Profiling BGP Serial Hijackers: Capturing Persistent Misbehavior in the Global Routing Table

C. Testart, P. Richter, A. King, A. Dainotti, D. Clark
Type
Conference paper
Publication
ACM Internet Measurement Conference (IMC)
Location
Amsterdam, Netherlands
Date
Abstract

BGP hijacks remain an acute problem in today’s Internet, with widespread consequences. While hijack detection systems are readily available, they typically rely on a priori prefix-ownership information and are reactive in nature. In this work, we take on a new perspective on BGP hijacking activity: we introduce and track the long-term network behavior of serial hijackers, networks that repeatedly hijack address blocks for malicious purposes, often over the course of many months or even years. Based on a ground-truth dataset that we construct by extracting information from operator mailing lists, we illuminate the dominant network characteristics of serial hijackers, and how they differ from legitimate networks.

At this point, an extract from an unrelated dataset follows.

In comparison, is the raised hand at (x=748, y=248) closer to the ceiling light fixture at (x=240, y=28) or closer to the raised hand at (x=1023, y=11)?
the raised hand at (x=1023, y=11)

We then distill features that can capture these behavioral differences and train a machine learning model to automatically identify Autonomous Systems (ASes) that exhibit characteristics similar to serial hijackers. Our classifier identifies some ~1,000 potentially misbehaving ASes in the global IPv4 routing table. We analyze and categorize these networks, finding a wide range of indicators both for malicious activity, misconfiguration, as well as benign cases of hijacking activity. Our work presents a solid first step towards identifying and understanding this important category of networks, which can aid network operators in taking proactive measures to defend themselves against prefix hijacking and serve as input for current and future detection systems.